Records provided:
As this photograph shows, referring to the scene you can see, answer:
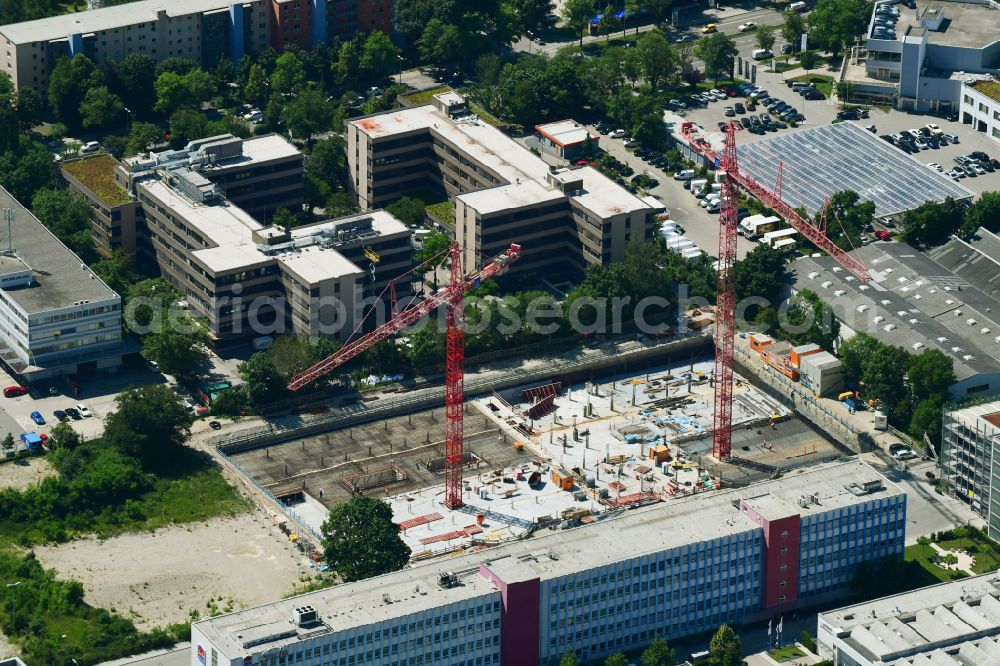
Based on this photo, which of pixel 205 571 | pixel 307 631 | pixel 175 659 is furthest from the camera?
pixel 205 571

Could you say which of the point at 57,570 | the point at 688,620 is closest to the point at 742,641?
the point at 688,620

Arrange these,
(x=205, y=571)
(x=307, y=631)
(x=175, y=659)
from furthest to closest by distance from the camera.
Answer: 1. (x=205, y=571)
2. (x=175, y=659)
3. (x=307, y=631)

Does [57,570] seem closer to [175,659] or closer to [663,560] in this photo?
[175,659]

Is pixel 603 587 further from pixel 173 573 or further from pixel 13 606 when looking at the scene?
pixel 13 606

Your instructions: Please write out the whole listing above word for word, leaving out the pictures.

Written answer:
As this photograph shows, referring to the scene you can see, answer:
Based on this photo, which of pixel 205 571 | pixel 307 631 | pixel 175 659 is furthest from the camera?
pixel 205 571

Could you say which of the point at 57,570 | the point at 688,620 is closest to the point at 742,641?
the point at 688,620

Arrange these,
(x=205, y=571)
(x=307, y=631)
(x=175, y=659)
from furthest to closest by distance from the camera.
Answer: 1. (x=205, y=571)
2. (x=175, y=659)
3. (x=307, y=631)

Does [57,570] seem closer to [175,659] or closer to [663,560] in this photo?
[175,659]

Is pixel 603 587 further from pixel 173 573 or further from pixel 13 606 when looking at the scene?
pixel 13 606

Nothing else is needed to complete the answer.